## Provided text

- Name: Rami Alkhatib
- Role: Project Manager
- Location: Melbourne (and Sydney), Australia
What’s your big “why”? What’s the positive change/impact you and others in your field are trying to achieve and what are some of the challenges you face whilst doing so?
My first exposure to the humanitarian/development sector was in 2006, as a volunteer delivering non-food items at a remote border crossing point between Syria and Iraq. Iraqi refugees were fleeing the civil war while there was a separate mass influx of Lebanese refugees from the July War. We, as the Syrian community, pulled together to help our neighbours without the support of donors. I saw the direct impact our volunteer work had on people suffering the worst chapter of their lives. At the time, I was a law student and this experience sharpened my focus on international human rights law. Fast-forward to 2011 when the Syrian crisis started, unfortunately I had to witness the effects of conflict first-hand. I chose to stay and work with UNHCR, where I had the opportunity to participate in one of the most challenging humanitarian responses. A few years later, I moved to Turkey and joined ASI’s cross-border programmes until I moved to Australia in 2017.
I believe that our roles in this industry should not be only defined by donor strategy or stop at the objectives of our programmes. We have a golden opportunity to influence, empower and exchange knowledge with everyone we come across in our professional and personal paths. And this is what I am looking to achieve.
If you could write your own job title that best describes what you do here, what would it be?
I would call it “Social Influencer” – and I don’t mean “Social Media Influencer”! (laughs). I think what we are trying to achieve at ASI in broader terms is about positive influence. We think profoundly about our theories of change, and design with best practices to deliver sustainable and lasting impact. We influence people on the social and economic levels, and hopefully eventually on the political level.
ASI’s Tamkeen project in Syria worked in about 45 extremely vulnerable communities, each consisting of between 20,000 to 150,000 civilians. Most of these areas were besieged or on overlapping frontlines which made access extremely difficult. More importantly, core concepts of good governance – transparency, accountability, and participation – had been undermined by 40 years’ of ruling by an authoritarian regime. However, with optimism and persistence, we were able to build trust and work with these communities to apply the best possible governance practices and provide transparent and accountable services to over 1.7 million Syrians.
What do you like about working in a global development company?

## Required tasks
A. Duplicate the part of the Rami Alkhatib profile between "ASI’s Tamkeen project" and "global development company?", inclusive.
B. In one to three sentences, explain why access to the communities in the Tamkeen project was extremely difficult, according to the Rami Alkhatib profile.
C. Resume the Rami Alkhatib profile from its final line, answering the question it ends on.

## Source data
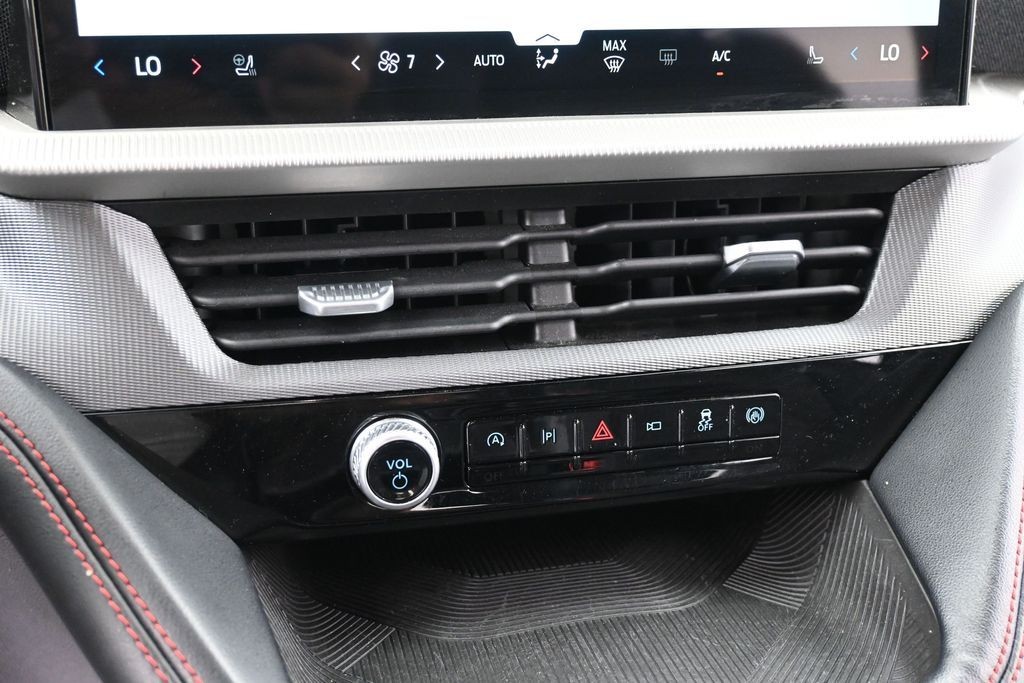 Ford Explorer Vehicle Full-screen Gallery Image 13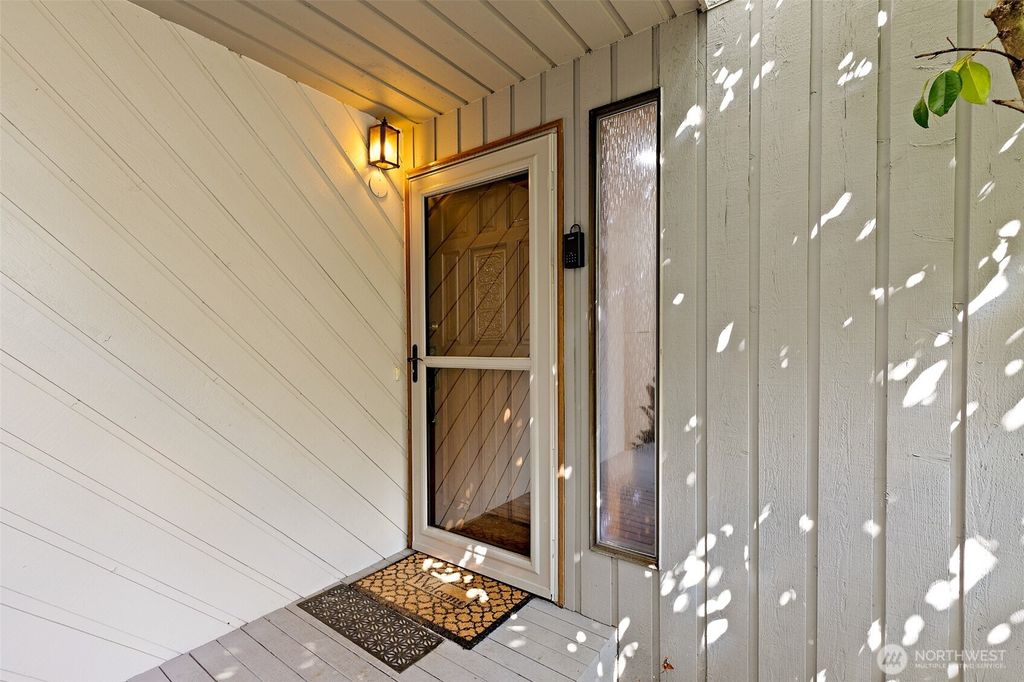 Photo of 19124 Ballinger Way NE #124, Lake Forest Park, WA 98155 (MLS # 2355775)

## Task responses
A.
ASI’s Tamkeen project in Syria worked in about 45 extremely vulnerable communities, each consisting of between 20,000 to 150,000 civilians. Most of these areas were besieged or on overlapping frontlines which made access extremely difficult. More importantly, core concepts of good governance – transparency, accountability, and participation – had been undermined by 40 years’ of ruling by an authoritarian regime. However, with optimism and persistence, we were able to build trust and work with these communities to apply the best possible governance practices and provide transparent and accountable services to over 1.7 million Syrians.
What do you like about working in a global development company?

B. Most of the areas the project worked in were besieged or sat on overlapping frontlines, which made access extremely difficult.

C.
For me, it’s about being able to have deep and challenging conversations with decision-makers at government level, and then seeing these conversations come to life through our projects. This aspect of the job is incredibly satisfying. It’s seeing the entire societal system work across different levels, from foreign affairs to farmers, that is so inspiring. Our in-country presence also makes this job extremely meaningful. I love the fact that the majority of our programmes are based locally, which very much promotes ASI’s and my own vision of localisation of the aid and development industry.
What’s the most exciting thing happening in your project/at work right now?
Our portfolio has so many interesting and exciting aspects, but the one I enjoy the most is a concept we introduced in 2019 in Solomon Islands in our Strongim Bisnis programme: every month we nominate a different team member as “Environmental Ranger”. Their job is to ensure that the programme is making progress against our environmental plan. This means that they make sure that office resources are used responsibly, ensure fun and exciting environmental information is provided, and remind the team regularly about their environmental responsibilities. It can also translate into a lot of light switch and A/C checks but I believe that’s part of the lesson.
Like many other areas of the world, the Pacific Islands are exposed to severe climate change impacts and are at risk of inundation of low-lying coastal parts of these islands. Strongim Bisnis has a big environment component as part of its programme design, but we often forget that protecting the environment starts at an individual and office level. That’s why I like this initiative: it reminds each person of their individual responsibilities and that every act, however small, counts towards positive change.
What movements or discussions inspire you generally right now?
I am following the Black Lives Matter and the social justice movements across the world. I think this is a critical time that we are living in, and we have an opportunity to be on the right side of history. I believe that both myself, and the entire industry, are deeply connected with these social justice values. We embed them in our mission and programmes, but we need to do better in reflecting about them at all levels of our implementation. It’s our duty as development workers to be interested in these topics and truly help progress them, not just look at them as tick-box exercises. These values go beyond that and having open conversations around them should become the social norm. It is a long process and requires substantial commitment, learning and self-reflection.
One reason I am deeply connected with this movement, is that I was part of the Syrian uprising. I lived through and experienced how systemic oppression with extensive disinformation campaigns twisted legitimate social justice demands into one of the most brutal wars in recent history.
One inspiring discussion at ASI Australia is the ongoing development of ASI’s indigenous engagement strategy. This strategy provides a great opportunity to promote indigenous businesses and to align our company values with indigenous partnerships through collaborative, two-way conversations. By seeking out and prioritising indigenous partnerships, ASI can contribute to a more equitable world.
What volunteering or passion projects do you do outside of work?
As the whole world is in lockdown and I am not allowed to play football, I am using this opportunity to master my football managerial skills (FIFA20 & Fantasy Premier League) (laughs). I am also working with a few Syrian friends around the world on collecting the lost archive of Syrian Bedouin Music. This music was often played at weddings and recorded on classic tapes. They require a lot of editing and “cleaning” to be able to listen to them and to make them accessible to people on SoundCloud.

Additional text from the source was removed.